§ **What to produce**
From the passage on cleaning timber floors, rewrite the part that opens with the words containing "It's important to" and closes with "the old wax.", changing "steel wool" to "wire wool".

§ **Document text**

▬▬▬▬▬▬▬▬▬▬

He recommends investing in a specialist timber floor cleaning product, as a general-purpose cleaning agent could strip off varnishes and alter the color of the wood.
It's important to ensure the product offers decent coverage: you should be able to expect 1 litre to cover 6-8m2 of floor area.
‘It's acceptable to use ultra-fine grade 0000 steel wool or super-fine grade 00 to apply the cleaner,’ says Morris. ‘Gently scrub the surface and then use a clean, dry cotton cloth to wipe off all the old wax.
Don't apply any water to the floor until all the steel wool dust particles have been properly cleaned up. Vaccuum and use a tack cloth in nooks and crannies.
Make sure used steel wool and cloths are disposed of outside in order to reduce vapor build-up and to prevent causing a fire hazard.
On heavily waxed surfaces, you may find that the cleaning process doesn't remove all of the wax the first time, meaning a second application is needed. ‘It's then important to let the surface dry out completely before refinishing,’ adds Morris.
'Once or twice a year consider a professional deep cleaning with a certified hardwood flooring pro,' adds Bona's Stern.

▬▬▬▬▬▬▬▬▬▬

§ **Dataset content**
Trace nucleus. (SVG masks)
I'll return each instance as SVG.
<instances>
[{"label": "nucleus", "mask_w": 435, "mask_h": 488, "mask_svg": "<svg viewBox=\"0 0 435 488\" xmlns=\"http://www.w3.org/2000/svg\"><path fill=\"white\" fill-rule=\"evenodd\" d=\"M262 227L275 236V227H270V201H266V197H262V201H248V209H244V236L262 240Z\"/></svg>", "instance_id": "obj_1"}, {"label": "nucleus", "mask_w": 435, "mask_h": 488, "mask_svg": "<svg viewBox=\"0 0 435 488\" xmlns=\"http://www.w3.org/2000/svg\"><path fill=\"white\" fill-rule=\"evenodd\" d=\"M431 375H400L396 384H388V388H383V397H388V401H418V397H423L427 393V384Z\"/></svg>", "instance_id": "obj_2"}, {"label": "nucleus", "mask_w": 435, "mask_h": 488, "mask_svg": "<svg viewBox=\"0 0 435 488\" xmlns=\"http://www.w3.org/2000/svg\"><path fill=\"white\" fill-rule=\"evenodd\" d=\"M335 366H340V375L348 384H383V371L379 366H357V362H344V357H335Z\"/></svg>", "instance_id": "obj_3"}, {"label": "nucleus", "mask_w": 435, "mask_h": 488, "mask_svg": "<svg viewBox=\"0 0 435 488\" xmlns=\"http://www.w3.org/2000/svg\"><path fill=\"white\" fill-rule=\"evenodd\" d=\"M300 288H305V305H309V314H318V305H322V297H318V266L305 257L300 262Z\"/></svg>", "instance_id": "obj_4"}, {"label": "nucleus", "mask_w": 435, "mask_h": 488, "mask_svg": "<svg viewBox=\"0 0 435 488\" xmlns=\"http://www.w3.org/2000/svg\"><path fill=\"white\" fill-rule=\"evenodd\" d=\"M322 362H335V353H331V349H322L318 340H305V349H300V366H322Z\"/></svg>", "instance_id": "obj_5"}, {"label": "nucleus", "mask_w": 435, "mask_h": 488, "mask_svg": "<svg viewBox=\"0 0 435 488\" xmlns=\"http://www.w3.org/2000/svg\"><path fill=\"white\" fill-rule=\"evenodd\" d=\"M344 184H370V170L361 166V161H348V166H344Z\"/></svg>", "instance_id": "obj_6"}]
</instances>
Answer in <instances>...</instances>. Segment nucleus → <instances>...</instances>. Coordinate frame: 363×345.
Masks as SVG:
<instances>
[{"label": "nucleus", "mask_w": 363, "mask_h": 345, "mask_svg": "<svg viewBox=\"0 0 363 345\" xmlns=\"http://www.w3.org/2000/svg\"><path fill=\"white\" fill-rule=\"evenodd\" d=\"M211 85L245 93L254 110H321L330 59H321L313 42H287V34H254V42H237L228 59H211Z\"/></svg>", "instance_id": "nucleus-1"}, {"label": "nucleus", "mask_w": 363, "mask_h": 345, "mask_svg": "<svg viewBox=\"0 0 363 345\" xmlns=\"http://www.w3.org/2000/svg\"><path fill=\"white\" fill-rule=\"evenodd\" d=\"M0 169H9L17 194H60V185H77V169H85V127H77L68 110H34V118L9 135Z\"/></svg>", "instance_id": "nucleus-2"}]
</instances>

▬▬▬▬▬▬▬▬▬▬

§ **Solved problem**
It's important to ensure the product offers decent coverage: you should be able to expect 1 litre to cover 6-8m2 of floor area.
‘It's acceptable to use ultra-fine grade 0000 wire wool or super-fine grade 00 to apply the cleaner,’ says Morris. ‘Gently scrub the surface and then use a clean, dry cotton cloth to wipe off all the old wax.